По Антоновой юности тоже прокатилась эта самая война «за царя и отечество», многое мог он себе представить, но чтобы женщина в такую лихую годину могла посадить в повозку пятерых детей, голых и босых, и отравиться неизвестно куда…
— И как же вы — доехали?
— Доехали. И бараки нашли. Это где Ростов уже кончается, а Нахичевань еще не началась. И отца нашли — худой такой, бледный. Увидел нас, даже заплакал от радости. А потом говорит врачам: поправился, выписывайте. Выписали. Повез он нас аж за Дон. Нашли там место, землянку выкопали, жить стали. Бедовали, как все. Одно хорошо — вместе. Да только недолгой была та радость — в девятнадцатом году умер отец…
Серые глаза девушки наполнились слезами, губы дрогнули.
— Ну-ну, не плачь. — Антон вытащил из кармана платок, неумело стал утирать ей слезы. — Этим горю не поможешь. Дальше-то как жили?
— Да так и жили. Мать с горя черная ходила, еле поднялась. Надюшка работать пошла, я газеты продавала. Как красные в город вошли, легче стало. Гаврика в Москву учиться послали. Он у нас самый умный был, даже в гимназию ходил, когда еще в Урюпинске жили. Как выучится — начальником будет.
— Каким начальником? — спросил Антон.
— Обыкновенным. Чтоб Советскую власть защищать. Ему знаешь как повезло: их там кормят… Мы сюда приехали от голода спасаться. — Девушка вдруг заторопилась. — Заболталась я тут с тобой, а у меня еще дел невпроворот.
— Какие ж у тебя дела?
— Всякие. У кого белье постираю, кому огород прополю, кому полы помою. Мало ли работы! Надо только ее не бояться.
Они шли быстро, минуя одну за другой узкие, кривые улочки. Поравнявшись с низким глинобитным домиком, девушка, взмахнув на прощание рукой, исчезла, будто сквозь землю провалилась.

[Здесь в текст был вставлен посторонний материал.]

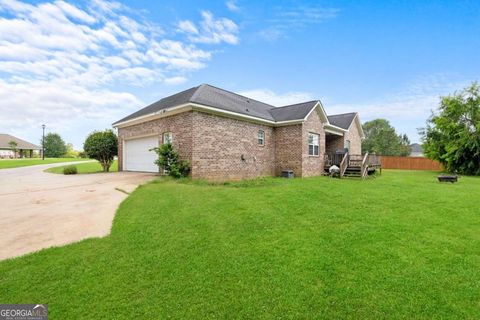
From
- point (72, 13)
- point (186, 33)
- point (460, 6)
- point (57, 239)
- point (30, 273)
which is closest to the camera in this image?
point (30, 273)

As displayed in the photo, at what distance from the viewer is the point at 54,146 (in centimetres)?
6612

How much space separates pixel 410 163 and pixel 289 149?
22469mm

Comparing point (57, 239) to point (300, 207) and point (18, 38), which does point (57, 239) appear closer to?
point (300, 207)

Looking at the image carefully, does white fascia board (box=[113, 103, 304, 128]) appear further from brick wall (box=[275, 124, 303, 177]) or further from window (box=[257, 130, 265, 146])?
window (box=[257, 130, 265, 146])

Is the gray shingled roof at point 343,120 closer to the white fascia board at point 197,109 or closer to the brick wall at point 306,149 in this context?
the brick wall at point 306,149

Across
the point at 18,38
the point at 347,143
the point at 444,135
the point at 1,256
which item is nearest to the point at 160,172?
the point at 18,38

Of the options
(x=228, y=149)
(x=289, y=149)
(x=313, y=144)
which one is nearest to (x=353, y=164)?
(x=313, y=144)

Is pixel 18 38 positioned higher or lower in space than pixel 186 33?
lower

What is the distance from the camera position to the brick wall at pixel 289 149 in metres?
14.0

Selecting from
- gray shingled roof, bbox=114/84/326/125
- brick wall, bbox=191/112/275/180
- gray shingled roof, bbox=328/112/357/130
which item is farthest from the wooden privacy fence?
brick wall, bbox=191/112/275/180

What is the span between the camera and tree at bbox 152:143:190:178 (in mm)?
10609

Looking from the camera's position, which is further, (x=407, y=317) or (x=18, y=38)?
(x=18, y=38)

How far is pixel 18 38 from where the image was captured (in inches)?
361

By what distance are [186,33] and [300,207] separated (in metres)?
12.5
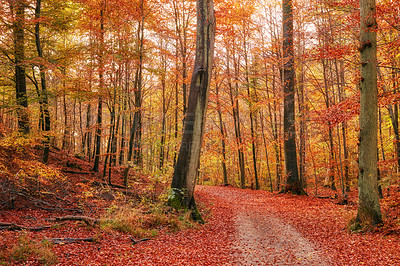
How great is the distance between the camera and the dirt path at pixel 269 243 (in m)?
5.01

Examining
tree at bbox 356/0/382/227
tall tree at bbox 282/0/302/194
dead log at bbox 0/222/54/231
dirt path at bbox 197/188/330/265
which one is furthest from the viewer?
tall tree at bbox 282/0/302/194

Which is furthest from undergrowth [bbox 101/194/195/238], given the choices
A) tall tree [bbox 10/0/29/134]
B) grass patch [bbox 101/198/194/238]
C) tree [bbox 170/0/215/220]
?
tall tree [bbox 10/0/29/134]

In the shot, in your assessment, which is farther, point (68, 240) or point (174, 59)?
point (174, 59)

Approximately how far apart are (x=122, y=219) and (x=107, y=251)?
161 centimetres

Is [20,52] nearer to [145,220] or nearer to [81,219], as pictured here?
[81,219]

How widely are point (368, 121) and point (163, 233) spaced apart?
6.00 meters

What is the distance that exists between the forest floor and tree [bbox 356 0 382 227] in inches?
21.0

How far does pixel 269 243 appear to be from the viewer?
616cm

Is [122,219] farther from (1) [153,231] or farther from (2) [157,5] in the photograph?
(2) [157,5]

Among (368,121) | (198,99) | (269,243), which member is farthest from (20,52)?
(368,121)

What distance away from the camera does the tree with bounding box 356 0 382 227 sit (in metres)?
6.21

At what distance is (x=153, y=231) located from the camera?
6582 millimetres

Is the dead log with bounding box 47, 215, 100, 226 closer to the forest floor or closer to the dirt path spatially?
the forest floor

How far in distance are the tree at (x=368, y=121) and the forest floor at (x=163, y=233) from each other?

Антон улыбнулся и отправился по своим делам. А на следующий день пришел на знакомую улицу, отыскал убогую хатку, в которой разместилась семья Хованских, и, взглянув на Марию, понял окончательно: не будет ему без нее ни счастья, ни радости. Потому сказал открыто и просто:
— Вот что, Мария, выходи за меня замуж.
И увез ее на Украину.
Приятно было Антону, что понравилась его молодая жена и матери, и братьям. Была она веселой, работящей, его, Антона, почитала и любила. Когда подарила ему сына — вылитую его копию, — готов был на руках ее носить, каждое желание исполнять.
А Марию тянуло в Ростов, куда переехали к тому времени мать, сестры, младший брат Володя и где после гибели на боевом посту другого брата, Гаврика, получила квартиру и его семья.
В Ростов так в Ростов! Собрались Кизимы, поехали. Приспособили под жилье бывшую конюшню, стали себе жить да поживать. Антон радовался, видя, как счастлива Мария, а ей для счастья много не надо: муж у нее хороший, родные — рядышком. Все сыты, одеты, обуты. Дети растут добрыми, послушными. Одного ей хотелось — чтоб другие тоже были счастливыми. Оттого и старалась помочь, если у кого что не ладилось.
— Ты, Колюшка, накорми малых, — приказывала старшему, — а я сбегаю Васильевне подмогу. Хворая она…
Коля глядел на мать темными отцовскими глазами и, как он, покачивал головой: когда уж у матери хлопот поубавится?
А она, чмокнув сына в щеку, убегала.